Posto isto, o trabalho do orador prossegue na busca dos argumentos, que segundo Aristóteles, podem ser de três tipos: o ethos, o phatos e o logos. O ethos é o caráter que o orador deve assumir para garantir a credibilidade do auditório. Conforme Maingueneau (2004), é a imagem do enunciador construída através do modo de dizer, isto é, do discurso; o phatos são as emoções, os sentimentos, as reações (efeitos de sentido) de caráter subjetivo que o orador deve despertar no auditório por meio do seu discurso, e o logos “consiste no exame de como os argumentos lógicos funcionam para nos convencer de sua validade” (LEACH: 2003, p.302), podendo ser de dois tipos: o entimema (proposições admitidas, verossímeis), que tem um caráter dedutivo, por partir de uma premissa geral e determinar uma conclusão particular, e o exemplo (proposição que serve para afirmar), que recorre à indução. O fato é que o orador pode dispor de dois tipos de provas: as provas extrínsecas (confissões, leis, contratos...) e as provas intrínsecas (criadas pelo próprio orador). Ele vai encontrar esses argumentos nos lugares (topoi), isto é, nos argumentos-tipo (argumentos já prontos que podem ser encaixados em qualquer parte do discurso), nos tipos de argumentos (esquemas que podem ganhar os conteúdos mais diversos) e numa questão típica que permite encontrar outros encontrar argumentos e contra-argumentos.
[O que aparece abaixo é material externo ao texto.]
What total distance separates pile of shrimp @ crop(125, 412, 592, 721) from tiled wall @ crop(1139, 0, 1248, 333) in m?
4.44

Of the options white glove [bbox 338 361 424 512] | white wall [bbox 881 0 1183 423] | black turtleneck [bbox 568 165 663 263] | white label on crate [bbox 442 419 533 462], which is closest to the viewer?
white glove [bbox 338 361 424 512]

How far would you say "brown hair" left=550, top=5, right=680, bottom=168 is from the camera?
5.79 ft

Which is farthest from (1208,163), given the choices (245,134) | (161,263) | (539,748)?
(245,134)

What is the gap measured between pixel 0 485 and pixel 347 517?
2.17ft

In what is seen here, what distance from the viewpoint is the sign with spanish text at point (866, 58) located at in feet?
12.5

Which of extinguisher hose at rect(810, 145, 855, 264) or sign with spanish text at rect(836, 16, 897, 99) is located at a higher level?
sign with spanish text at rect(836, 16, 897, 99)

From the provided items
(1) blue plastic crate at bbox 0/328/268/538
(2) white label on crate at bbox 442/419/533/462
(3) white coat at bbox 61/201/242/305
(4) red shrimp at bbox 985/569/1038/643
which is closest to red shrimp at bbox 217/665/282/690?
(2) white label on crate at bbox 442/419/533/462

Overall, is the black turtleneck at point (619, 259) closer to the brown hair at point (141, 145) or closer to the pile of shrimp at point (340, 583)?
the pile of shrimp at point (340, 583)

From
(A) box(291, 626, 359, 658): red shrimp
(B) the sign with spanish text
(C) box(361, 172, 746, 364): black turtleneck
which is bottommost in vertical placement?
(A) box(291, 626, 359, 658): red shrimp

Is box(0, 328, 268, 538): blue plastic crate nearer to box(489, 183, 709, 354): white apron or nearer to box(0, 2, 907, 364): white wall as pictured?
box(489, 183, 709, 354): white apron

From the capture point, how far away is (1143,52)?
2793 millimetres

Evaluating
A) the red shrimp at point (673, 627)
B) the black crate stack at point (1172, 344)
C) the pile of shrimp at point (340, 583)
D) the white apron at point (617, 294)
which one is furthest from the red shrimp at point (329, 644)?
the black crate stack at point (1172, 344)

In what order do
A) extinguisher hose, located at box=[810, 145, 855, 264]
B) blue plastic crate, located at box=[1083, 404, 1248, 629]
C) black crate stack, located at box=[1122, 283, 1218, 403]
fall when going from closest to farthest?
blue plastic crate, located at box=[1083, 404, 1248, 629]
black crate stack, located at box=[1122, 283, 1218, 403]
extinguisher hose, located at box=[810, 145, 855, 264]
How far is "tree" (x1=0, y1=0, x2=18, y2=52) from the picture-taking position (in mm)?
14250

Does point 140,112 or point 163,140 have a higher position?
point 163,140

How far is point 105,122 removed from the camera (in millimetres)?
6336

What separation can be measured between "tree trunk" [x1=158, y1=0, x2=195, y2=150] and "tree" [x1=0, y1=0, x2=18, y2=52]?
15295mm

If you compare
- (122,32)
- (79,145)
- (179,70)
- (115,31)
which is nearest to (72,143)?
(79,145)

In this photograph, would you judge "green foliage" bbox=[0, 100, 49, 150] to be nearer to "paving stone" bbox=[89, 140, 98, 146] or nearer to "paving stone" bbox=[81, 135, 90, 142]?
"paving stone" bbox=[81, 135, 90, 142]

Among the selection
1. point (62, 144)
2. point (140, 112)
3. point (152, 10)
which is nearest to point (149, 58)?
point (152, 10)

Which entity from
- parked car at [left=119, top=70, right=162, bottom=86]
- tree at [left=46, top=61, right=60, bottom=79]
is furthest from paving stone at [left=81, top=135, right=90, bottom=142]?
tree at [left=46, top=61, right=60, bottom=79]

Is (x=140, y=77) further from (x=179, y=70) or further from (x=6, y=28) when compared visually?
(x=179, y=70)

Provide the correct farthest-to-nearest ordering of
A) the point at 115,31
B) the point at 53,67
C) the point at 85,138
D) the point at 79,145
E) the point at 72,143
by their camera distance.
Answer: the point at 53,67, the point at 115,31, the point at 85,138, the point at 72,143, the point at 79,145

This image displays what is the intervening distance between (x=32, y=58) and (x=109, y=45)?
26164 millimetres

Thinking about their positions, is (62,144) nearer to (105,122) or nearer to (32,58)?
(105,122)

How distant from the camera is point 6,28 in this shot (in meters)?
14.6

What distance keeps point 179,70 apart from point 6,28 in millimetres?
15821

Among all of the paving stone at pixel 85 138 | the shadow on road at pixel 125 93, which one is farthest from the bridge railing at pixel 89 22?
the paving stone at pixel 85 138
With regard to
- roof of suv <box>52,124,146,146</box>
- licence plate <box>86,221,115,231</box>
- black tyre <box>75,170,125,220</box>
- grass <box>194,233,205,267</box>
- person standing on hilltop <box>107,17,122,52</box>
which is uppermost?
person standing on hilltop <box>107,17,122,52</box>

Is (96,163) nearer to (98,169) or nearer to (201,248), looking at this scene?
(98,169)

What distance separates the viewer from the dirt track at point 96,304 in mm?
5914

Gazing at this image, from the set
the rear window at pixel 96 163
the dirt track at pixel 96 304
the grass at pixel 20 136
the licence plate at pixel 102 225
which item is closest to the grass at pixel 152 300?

A disposição (táxis) é a organização desses argumentos ou meios de prova no discurso persuasivo. Citelli (1989), a partir da leitura de Aristóteles, apresenta as quatro partes constitutivas da organização do discurso: o exórdio, a narração, as provas ou confirmação e a peroração. O exórdio é o começo (a introdução) do discurso, sendo que é o gênero do discurso em questão que vai defini-lo. A narração é o desenvolvimento ou o desenrolar da argumentação. As provas são os elementos que irão sustentar a argumentação e a peroração, ou melhor, o fechamento do discurso.

A elocução (lexis), conforme Reboul (2004), trata-se da elaboração escrita do discurso e isso pressupõe conhecimento sobre a língua e o estilo. Daí a importância da adaptação do estilo ao assunto. E isso se faz obedecendo as seguintes regras: 1) a conveniência; 2) a clareza; e 3) o dinamismo do orador, e recorrendo-se ao uso das figuras, que na retórica não têm o sentido do senso comum, mas o sentido de desvio da expressão usual, de eloqüência, de expressividade, de constituição da norma, de relação entre conteúdo, forma e contexto.

Por fim tem-se a ação (hypocrisis), isto é, o momento da leitura pública do discurso. Aqui a memória assume um caráter muito importante na argumentação, porque “este cânone analisa o acesso que o locutor possui ao conteúdo de sua fala” (LEACH, 2003, p. 307), portanto, dela irá se servir o orador (no nosso caso o produtor do texto) para fazer retomadas, intervenções, improvisações, sempre com vistas à persuasão de sua audiência.